Jesus and I spent a long weekend together.
Tent pounded into a little mountain-nook.
Fire crackling, creek murmuring, and my heart resuscitating as I opened up to the living words of the Living Word.
Beloved with beloved, and the words came to mind:
My beloved speaks and says to me:
"Arise, my love, my beautiful one, and come away,
for behold, the winter is past; the rain is over and gone.
The flowers appear on the earth, the time of singing has come,
and the cooing of the turtledove is heard in our land.
The fig tree ripens its figs, and the vines are in blossom;
they give forth fragrance.
Arise, my love, my beautiful one, and come away."
- Song of Songs 2:10-13
"vacation? with your family?" ... my co-worker sounded interested.
"nope, just me, the mountains, and Jesus..." I wasn't trying to hide my excitement.
"Oh, gonna go get your life figured out?" pshhhhhhhhh.... right...
"No, I think I'll go and wipe the slate clean, throw my plans in the trash, ya know?"
"Hahaha, gotcha." They didn't get me.
Sometimes my soul needs that kind of getaway... like Jesus did...
a few days (maybe 40, who knows) to meet with the Father in the wilderness.
Precious time, not to make sense of the present or future, but to make sense of who I am.
Maybe it's backwards thinking but it's exactly what needs to happen...
Life’s a bit like quicksand... the more you try and help yourself, the closer you get to drowning in your mess. So really, our time in this world is best spent throwing our hands and screaming, "Abba! Please!" When He sees me in my mess - kicking and making my situation into a bigger unholy monstrosity - He has always grabbed me and spoken to my soul something like "Arise, my love, my beautiful one, and come away..." And there I notice something deeper than the unanswered questions of all my petty to-do's - That I am loved, despite my unholy mess.
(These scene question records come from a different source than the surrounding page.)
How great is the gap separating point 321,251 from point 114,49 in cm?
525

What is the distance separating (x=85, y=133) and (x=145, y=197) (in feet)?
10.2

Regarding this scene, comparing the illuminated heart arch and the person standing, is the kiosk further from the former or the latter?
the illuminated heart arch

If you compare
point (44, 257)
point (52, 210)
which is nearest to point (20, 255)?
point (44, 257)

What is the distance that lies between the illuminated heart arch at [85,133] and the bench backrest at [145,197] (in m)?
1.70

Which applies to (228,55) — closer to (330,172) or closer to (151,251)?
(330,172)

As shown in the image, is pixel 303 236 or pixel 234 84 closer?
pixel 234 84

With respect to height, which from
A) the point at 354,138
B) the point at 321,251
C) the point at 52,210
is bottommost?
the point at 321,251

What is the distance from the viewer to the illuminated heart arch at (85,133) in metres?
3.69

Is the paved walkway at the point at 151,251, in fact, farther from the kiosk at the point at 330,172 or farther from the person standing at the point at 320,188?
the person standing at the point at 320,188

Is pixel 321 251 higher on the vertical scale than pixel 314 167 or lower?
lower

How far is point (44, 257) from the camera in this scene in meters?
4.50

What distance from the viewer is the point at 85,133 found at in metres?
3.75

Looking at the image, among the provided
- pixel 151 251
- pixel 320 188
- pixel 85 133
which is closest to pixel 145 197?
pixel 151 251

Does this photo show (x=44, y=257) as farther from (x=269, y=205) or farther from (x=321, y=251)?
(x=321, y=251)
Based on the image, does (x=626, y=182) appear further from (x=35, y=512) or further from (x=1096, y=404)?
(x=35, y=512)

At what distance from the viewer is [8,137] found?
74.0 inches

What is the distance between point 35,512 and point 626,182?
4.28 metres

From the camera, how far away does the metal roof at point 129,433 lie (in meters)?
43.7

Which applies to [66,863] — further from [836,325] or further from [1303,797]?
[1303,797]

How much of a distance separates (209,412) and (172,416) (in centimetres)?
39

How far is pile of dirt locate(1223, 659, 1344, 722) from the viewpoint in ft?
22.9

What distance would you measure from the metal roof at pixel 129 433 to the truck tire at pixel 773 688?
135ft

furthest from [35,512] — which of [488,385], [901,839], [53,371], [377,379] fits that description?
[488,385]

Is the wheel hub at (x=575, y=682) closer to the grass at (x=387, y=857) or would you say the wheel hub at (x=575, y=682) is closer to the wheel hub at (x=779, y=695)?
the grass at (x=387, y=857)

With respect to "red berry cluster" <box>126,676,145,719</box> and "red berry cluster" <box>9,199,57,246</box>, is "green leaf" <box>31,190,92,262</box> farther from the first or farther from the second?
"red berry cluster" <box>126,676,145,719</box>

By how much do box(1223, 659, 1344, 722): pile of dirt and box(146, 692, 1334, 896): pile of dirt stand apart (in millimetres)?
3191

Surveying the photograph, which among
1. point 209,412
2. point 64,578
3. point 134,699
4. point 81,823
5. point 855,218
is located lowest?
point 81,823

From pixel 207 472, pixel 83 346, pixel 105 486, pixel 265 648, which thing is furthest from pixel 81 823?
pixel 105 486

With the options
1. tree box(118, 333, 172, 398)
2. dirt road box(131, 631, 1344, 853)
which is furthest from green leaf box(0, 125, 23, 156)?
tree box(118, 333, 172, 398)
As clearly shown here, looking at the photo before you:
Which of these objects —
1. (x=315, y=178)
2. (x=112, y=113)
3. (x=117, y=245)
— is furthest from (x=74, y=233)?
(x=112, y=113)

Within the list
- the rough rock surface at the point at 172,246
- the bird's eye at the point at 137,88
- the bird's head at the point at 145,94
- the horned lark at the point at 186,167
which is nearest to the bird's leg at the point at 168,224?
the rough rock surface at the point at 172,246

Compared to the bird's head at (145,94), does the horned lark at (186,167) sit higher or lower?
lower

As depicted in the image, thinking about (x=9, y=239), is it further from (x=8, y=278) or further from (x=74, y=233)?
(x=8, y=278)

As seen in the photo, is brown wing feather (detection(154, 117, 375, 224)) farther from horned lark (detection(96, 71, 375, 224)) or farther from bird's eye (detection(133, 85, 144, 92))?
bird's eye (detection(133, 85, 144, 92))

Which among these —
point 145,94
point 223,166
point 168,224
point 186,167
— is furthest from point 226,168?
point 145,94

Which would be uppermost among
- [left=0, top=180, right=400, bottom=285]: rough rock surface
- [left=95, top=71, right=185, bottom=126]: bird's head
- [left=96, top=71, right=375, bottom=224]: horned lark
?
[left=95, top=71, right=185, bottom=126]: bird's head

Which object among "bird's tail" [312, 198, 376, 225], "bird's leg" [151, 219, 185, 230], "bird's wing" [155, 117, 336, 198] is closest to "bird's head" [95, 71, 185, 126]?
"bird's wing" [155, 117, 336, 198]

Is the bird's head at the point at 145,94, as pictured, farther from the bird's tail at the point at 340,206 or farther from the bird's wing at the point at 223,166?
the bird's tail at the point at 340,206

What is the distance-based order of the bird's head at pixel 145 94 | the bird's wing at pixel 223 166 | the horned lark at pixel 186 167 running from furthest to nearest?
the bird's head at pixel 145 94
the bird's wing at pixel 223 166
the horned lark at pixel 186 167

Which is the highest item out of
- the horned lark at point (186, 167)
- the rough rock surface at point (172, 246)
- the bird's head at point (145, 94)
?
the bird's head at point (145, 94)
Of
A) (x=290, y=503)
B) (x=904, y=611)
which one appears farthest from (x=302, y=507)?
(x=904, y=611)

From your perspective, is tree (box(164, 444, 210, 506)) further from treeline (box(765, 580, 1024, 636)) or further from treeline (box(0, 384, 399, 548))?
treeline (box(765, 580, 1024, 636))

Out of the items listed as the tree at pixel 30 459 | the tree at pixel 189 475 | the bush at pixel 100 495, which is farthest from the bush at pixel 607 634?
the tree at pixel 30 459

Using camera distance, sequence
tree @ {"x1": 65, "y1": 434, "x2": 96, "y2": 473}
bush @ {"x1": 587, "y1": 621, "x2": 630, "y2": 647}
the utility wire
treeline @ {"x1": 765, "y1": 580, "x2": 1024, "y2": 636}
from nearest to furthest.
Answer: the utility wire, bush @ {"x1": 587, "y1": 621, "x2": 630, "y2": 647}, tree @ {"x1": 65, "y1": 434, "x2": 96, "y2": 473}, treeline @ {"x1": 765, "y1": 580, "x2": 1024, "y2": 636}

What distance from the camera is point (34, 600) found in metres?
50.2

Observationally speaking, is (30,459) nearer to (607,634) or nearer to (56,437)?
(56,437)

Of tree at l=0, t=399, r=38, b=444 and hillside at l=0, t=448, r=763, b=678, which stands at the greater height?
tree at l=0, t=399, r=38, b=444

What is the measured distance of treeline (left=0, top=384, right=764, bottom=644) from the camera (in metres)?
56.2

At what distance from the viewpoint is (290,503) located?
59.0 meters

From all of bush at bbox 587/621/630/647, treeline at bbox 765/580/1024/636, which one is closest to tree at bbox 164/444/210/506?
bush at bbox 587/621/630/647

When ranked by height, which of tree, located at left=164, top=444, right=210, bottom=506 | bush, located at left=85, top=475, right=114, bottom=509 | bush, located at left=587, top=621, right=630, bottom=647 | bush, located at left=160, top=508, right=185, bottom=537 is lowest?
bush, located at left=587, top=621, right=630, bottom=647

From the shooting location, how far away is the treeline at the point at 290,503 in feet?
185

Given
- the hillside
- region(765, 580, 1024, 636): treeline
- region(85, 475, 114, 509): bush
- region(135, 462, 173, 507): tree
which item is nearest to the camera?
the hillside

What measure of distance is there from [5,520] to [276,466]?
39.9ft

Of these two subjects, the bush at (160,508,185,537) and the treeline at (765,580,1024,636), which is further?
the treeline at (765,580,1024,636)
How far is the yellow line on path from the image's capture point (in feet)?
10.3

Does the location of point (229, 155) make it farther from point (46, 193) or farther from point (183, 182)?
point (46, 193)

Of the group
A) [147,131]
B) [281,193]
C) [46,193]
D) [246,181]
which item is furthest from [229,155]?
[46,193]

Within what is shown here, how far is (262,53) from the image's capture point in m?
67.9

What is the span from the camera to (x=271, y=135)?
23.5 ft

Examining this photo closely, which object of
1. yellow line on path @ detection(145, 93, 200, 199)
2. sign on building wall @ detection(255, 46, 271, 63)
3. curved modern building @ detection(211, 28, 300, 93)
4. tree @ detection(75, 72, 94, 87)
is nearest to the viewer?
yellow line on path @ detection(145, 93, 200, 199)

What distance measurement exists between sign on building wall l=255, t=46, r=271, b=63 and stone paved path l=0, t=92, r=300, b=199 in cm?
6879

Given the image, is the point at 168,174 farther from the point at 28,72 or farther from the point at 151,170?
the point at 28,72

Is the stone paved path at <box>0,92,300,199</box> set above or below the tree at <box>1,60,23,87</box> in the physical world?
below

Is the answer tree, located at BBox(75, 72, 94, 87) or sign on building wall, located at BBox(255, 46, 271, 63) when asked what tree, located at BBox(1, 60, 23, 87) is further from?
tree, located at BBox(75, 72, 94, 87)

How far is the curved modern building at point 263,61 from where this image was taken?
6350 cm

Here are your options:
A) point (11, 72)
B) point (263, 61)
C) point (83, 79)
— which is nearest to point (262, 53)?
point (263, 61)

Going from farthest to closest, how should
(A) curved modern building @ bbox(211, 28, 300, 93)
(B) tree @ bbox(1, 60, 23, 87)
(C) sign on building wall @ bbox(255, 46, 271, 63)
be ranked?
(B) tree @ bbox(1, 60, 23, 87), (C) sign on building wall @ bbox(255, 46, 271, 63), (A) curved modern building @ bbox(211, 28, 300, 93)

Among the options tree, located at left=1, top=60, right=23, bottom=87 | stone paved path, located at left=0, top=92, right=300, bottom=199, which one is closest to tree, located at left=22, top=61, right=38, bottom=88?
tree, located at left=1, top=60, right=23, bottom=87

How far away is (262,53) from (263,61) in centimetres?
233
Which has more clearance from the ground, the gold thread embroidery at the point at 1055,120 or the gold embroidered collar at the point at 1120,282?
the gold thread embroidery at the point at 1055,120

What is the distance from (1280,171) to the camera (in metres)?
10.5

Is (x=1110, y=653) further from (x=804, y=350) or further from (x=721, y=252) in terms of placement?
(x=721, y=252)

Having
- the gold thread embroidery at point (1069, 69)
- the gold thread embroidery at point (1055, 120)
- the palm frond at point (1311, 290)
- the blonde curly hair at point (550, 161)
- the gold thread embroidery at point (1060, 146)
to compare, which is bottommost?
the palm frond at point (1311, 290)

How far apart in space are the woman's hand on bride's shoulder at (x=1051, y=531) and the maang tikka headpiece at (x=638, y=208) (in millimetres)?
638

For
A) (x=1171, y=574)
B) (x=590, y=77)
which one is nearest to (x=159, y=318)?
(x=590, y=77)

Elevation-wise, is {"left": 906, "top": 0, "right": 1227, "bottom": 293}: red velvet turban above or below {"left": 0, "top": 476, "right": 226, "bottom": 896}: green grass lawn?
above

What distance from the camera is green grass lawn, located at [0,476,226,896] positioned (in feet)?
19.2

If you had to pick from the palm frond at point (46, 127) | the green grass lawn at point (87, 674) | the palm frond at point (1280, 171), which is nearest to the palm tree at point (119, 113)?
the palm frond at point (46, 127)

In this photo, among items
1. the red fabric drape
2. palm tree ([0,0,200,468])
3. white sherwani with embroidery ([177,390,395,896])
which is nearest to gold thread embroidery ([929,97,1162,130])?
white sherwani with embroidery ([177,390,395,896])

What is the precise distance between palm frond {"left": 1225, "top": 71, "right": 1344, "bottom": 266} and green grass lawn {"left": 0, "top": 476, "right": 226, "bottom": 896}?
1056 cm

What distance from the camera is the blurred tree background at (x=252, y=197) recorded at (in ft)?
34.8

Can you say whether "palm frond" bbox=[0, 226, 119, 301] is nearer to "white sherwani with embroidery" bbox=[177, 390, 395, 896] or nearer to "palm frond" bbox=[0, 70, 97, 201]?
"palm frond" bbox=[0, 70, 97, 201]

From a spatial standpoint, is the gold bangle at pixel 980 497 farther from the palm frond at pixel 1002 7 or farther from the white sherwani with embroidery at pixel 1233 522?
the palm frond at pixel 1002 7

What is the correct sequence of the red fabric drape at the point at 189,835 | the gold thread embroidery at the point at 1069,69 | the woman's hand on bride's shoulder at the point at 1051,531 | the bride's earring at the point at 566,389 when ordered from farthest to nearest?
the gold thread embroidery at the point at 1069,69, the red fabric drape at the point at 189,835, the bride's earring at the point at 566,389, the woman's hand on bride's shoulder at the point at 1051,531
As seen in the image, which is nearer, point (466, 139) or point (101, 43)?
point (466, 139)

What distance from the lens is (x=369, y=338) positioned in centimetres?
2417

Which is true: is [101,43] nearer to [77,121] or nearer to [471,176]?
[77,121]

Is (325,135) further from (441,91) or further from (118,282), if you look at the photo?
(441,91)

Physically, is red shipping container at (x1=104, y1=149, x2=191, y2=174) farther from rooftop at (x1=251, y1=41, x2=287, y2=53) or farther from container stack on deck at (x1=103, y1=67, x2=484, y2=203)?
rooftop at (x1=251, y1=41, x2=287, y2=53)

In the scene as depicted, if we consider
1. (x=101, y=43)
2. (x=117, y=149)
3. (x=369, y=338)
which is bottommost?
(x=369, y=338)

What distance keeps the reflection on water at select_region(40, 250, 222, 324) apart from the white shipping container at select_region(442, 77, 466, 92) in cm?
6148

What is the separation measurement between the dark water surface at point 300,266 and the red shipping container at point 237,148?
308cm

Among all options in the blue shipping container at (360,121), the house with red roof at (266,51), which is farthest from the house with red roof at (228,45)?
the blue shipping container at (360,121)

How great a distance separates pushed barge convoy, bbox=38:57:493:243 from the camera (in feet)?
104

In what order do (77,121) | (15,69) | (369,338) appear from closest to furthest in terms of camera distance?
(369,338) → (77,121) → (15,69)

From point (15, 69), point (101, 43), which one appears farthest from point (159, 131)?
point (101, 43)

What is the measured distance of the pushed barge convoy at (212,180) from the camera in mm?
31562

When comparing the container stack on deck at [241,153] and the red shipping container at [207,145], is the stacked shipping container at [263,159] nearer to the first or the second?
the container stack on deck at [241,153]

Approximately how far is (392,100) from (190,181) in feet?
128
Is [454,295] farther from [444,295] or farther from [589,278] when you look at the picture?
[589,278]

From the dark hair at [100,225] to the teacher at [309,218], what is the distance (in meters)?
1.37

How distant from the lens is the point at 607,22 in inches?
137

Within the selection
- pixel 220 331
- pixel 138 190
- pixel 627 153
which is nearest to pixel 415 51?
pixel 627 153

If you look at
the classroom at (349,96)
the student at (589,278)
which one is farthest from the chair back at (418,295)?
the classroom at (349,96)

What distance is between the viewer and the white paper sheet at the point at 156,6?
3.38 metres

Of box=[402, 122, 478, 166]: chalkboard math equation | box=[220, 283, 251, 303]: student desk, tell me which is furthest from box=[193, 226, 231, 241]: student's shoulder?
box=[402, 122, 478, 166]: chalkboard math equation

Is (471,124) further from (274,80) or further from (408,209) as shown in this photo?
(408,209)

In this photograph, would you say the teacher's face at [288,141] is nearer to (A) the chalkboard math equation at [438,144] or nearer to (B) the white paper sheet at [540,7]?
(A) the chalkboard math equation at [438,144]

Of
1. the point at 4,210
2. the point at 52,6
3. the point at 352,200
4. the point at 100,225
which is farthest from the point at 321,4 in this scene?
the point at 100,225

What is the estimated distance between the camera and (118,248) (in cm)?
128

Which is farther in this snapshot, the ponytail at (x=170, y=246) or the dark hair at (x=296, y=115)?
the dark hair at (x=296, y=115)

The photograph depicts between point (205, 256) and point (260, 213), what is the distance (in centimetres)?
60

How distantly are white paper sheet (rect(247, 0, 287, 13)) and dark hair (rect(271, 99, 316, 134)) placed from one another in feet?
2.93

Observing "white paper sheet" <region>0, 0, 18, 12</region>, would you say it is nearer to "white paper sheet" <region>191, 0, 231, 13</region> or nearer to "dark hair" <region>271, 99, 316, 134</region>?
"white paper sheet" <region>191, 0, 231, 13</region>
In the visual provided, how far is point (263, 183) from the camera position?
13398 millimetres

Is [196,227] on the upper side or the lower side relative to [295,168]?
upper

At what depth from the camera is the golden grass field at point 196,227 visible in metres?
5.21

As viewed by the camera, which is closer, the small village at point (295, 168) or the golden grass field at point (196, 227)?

Because, if I'm honest, unless I know that Jesus loves me... unless I am living in full-fledged knowledge of His
backwards, paradoxical, jealous love... then I won't live like Jesus is all that important to me. Jesus becomes the chore that I might get to after all my other chores are done... maybe. And then, after the day is done and I'm fainting, I slip under the covers and whisper "tomorrow Lord, yes, tomorrow."
But if Jesus loves me (oh and He really does), then my attitude changes and the chores I have to do become
love songs... they are indeed themselves the "cooing of the turtledove" and behind them the voice of Jesus saying, "come away with me," and in doing them my response becomes, "yes Lord, I am on my way!"
"Arise, my love, my beautiful one, and come away."